8 mai 2012

Le Québec cherche sa démocratie

Je n'ai pas écrit sur le conflit étudiant qui sévit ces jours-ci à Montréal. Pas que ça ne m'intéressait pas mais je ne voulais pas me poser en donneuse de leçons, n'appartenant pas (encore) à ce pays et sachant que je portais en moi tout un panel de valeurs sociales qui rendaient mon objectivité précaire - voire inexistante - dans ce dossier. En outre, beaucoup de monde a pris position sur cette question avec, parfois, beaucoup plus d'éloquence et de pertinence que je n'aurais pu le faire. Bref, je me suis longtemps contentée de suivre le dossier de loin. J'ai, cependant, envie de vous faire part d'une certaine inquiétude quant au traitement de ce que nous pouvons appeler "une crise sociale":

On va le dire d'emblée, comme ça, ce sera fait, je suis farouchement contre la hausse des droits de scolarité car j'estime que l'éducation est la clé d'une société en santé et maîtresse de ses choix.
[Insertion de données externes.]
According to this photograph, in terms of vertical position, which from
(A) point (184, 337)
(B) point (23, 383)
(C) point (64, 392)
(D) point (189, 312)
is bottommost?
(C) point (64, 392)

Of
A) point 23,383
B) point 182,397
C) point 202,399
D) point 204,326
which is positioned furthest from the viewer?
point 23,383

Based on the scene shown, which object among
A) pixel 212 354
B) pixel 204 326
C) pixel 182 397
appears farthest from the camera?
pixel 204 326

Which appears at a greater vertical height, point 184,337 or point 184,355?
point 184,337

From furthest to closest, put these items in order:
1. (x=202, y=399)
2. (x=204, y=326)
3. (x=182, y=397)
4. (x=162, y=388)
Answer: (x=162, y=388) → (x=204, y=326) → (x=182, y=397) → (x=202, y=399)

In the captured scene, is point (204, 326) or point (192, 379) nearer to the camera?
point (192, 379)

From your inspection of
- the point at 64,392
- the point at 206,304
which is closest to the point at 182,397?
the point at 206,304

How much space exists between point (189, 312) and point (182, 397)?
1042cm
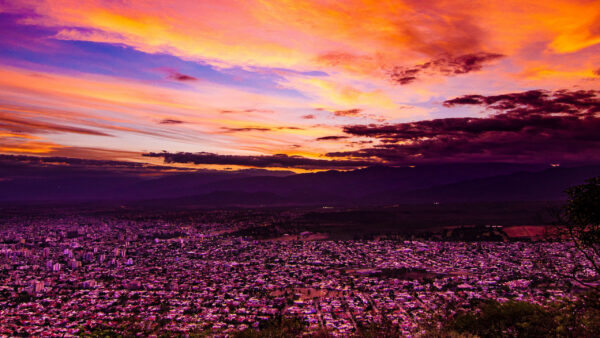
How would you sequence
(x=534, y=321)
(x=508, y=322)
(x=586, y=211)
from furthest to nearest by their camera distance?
(x=508, y=322) < (x=534, y=321) < (x=586, y=211)

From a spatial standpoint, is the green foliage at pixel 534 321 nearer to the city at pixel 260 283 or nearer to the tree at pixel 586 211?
the tree at pixel 586 211

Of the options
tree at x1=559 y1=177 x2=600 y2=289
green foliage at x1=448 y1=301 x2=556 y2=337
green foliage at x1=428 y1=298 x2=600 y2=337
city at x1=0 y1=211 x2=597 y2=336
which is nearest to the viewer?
tree at x1=559 y1=177 x2=600 y2=289

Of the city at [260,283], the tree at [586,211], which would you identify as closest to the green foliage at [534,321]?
the tree at [586,211]

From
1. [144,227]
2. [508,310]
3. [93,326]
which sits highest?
[508,310]

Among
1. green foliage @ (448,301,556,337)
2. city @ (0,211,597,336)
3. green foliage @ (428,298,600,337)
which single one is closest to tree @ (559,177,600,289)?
green foliage @ (428,298,600,337)

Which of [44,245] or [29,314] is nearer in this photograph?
[29,314]

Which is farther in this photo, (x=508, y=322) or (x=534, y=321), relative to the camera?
(x=508, y=322)

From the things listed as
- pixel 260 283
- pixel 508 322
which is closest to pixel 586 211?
pixel 508 322

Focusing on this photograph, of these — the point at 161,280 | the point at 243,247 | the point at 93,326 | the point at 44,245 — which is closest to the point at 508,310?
the point at 93,326

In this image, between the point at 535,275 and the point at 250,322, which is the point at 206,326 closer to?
the point at 250,322

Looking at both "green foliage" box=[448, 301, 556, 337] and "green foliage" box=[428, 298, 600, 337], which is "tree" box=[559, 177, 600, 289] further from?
"green foliage" box=[448, 301, 556, 337]

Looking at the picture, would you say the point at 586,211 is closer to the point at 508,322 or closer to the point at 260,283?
the point at 508,322
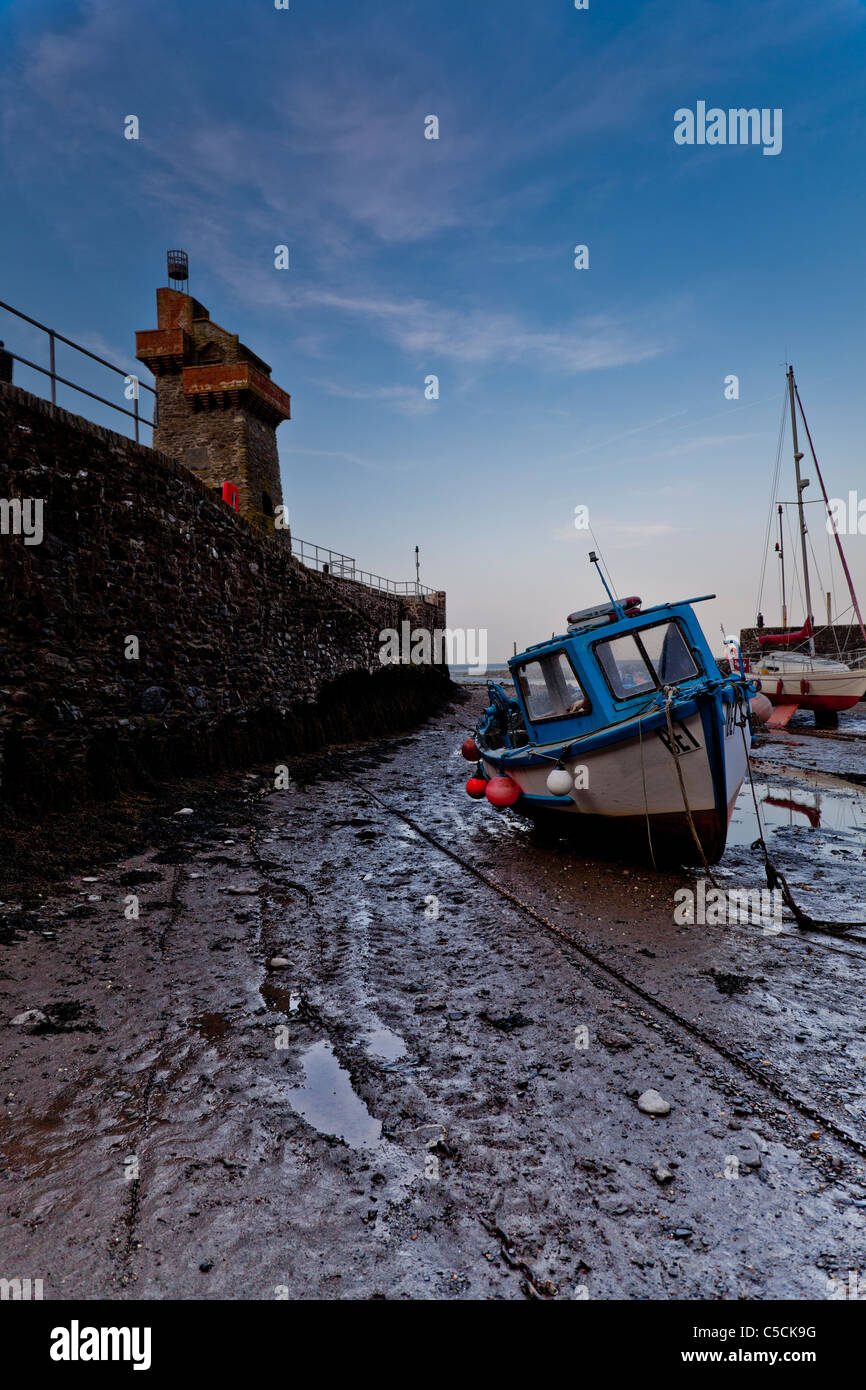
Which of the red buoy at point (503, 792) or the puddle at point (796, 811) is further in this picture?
the puddle at point (796, 811)

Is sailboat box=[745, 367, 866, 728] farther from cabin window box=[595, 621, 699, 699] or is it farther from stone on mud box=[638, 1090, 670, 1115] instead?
stone on mud box=[638, 1090, 670, 1115]

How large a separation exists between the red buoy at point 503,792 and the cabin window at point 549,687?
0.94m

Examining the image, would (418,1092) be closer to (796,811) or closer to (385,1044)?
(385,1044)

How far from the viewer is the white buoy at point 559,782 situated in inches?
274

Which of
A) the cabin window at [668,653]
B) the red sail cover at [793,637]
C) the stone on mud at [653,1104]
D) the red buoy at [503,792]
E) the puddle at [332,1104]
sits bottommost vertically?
the puddle at [332,1104]

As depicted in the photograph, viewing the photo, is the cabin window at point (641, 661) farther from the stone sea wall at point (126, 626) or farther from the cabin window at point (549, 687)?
the stone sea wall at point (126, 626)

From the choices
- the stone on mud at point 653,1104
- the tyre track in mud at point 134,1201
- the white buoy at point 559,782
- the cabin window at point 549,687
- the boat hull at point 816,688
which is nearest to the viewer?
the tyre track in mud at point 134,1201

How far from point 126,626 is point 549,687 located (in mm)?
5932

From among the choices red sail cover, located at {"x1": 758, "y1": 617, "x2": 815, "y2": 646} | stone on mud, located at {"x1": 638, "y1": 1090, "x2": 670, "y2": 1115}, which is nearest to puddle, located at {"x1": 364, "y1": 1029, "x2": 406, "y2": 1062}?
stone on mud, located at {"x1": 638, "y1": 1090, "x2": 670, "y2": 1115}

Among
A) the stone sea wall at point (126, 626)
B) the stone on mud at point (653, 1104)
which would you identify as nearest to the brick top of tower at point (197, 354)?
the stone sea wall at point (126, 626)

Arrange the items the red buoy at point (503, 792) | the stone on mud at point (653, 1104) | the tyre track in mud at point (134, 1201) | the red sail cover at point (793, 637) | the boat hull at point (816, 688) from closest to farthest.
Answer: the tyre track in mud at point (134, 1201), the stone on mud at point (653, 1104), the red buoy at point (503, 792), the boat hull at point (816, 688), the red sail cover at point (793, 637)

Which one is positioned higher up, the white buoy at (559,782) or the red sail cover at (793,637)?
the red sail cover at (793,637)

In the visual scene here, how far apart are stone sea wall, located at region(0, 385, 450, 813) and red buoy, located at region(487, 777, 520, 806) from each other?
4.75 metres

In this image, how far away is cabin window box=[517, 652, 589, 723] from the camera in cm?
807
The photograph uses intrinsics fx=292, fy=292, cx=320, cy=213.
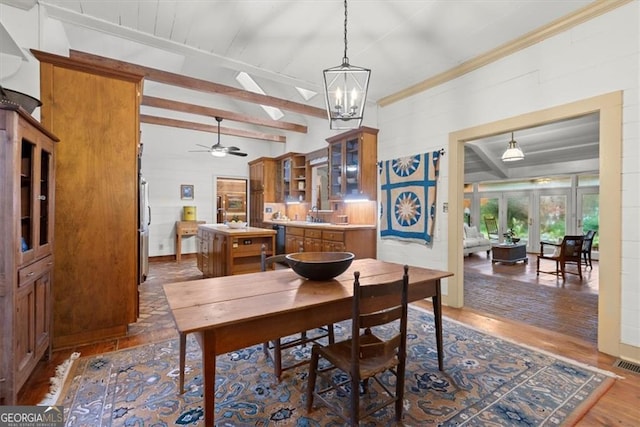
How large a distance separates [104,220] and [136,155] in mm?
657

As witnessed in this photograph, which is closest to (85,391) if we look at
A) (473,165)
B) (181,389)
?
(181,389)

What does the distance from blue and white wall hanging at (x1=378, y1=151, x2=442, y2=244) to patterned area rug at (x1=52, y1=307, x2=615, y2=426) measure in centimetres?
175

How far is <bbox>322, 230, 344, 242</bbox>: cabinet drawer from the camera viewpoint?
4395 millimetres

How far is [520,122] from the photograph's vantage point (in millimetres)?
2982

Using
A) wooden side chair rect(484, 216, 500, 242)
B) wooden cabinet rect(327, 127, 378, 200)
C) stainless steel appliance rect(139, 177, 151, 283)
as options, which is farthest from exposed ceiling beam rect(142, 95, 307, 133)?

Certes, le fait de ne pas payer ses frais de scolarité ou de ne débourser qu'une faible participation pour suivre ses cours augmente "le risque" de voir des élèves papillonner à l'université et suivre plusieurs formations. Mais, selon moi, ce n'est pas un mal: d'une part, on a toujours des choses à apprendre et, d'autre part, la personne qui a décidé d'étudier à vie toutes les matières de l'université se prépare à vivre chichement et à voir sa retraite diminuer comme peau de chagrin: bref, inutile de crier au gaspillage, l'étudiant moyen ne devrait pas passer ses vingt prochaines années à l'université simplement parce que c'est presque gratuit... Pour ma part, je n'ai quasiment rien payé pour mes études (sauf pour mon doctorat réalisé au Québec qui m'a coûté plus cher que les cinq premières années d'université en France) mais j'étais pressée d'avoir un emploi pour arrêter de vivre en comptant mes cens noires! (Avant tout commentaire: oui j'ai travaillé en même temps que mon université mais non, je n'avais pas de quoi me payer le dernier Ipad top-génial-méga-révolutionnaire!) Après, je suis parfaitement d'accord que c'est avant tout un choix de société, donc une décision politique, de consacrer le budget nécessaire à la gratuité scolaire plutôt qu'aux mesures fiscales supposées encourager les entreprises à venir s'installer ici ou autres. Pour ma part, mon choix est clair mais, je le répète, je ne prendrai vraiment position que lorsqu'on m'aura octroyé le droit de vote car cela voudra dire que je peux choisir dans quelle société j'ai envie de vivre. 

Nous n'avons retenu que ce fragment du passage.